(Record extracts begins)
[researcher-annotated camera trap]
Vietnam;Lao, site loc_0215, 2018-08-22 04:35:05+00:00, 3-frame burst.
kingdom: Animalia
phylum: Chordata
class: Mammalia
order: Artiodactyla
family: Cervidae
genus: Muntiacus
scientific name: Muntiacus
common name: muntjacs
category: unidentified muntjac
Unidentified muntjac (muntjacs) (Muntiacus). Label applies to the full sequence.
(Record extracts ends)
# What you should do
Word for word, output the records that appear above.

# Problem solution
[researcher-annotated camera trap]
Vietnam;Lao, site loc_0215, 2018-08-22 04:35:05+00:00, 3-frame burst.
kingdom: Animalia
phylum: Chordata
class: Mammalia
order: Artiodactyla
family: Cervidae
genus: Muntiacus
scientific name: Muntiacus
common name: muntjacs
category: unidentified muntjac
Unidentified muntjac (muntjacs) (Muntiacus). Label applies to the full sequence.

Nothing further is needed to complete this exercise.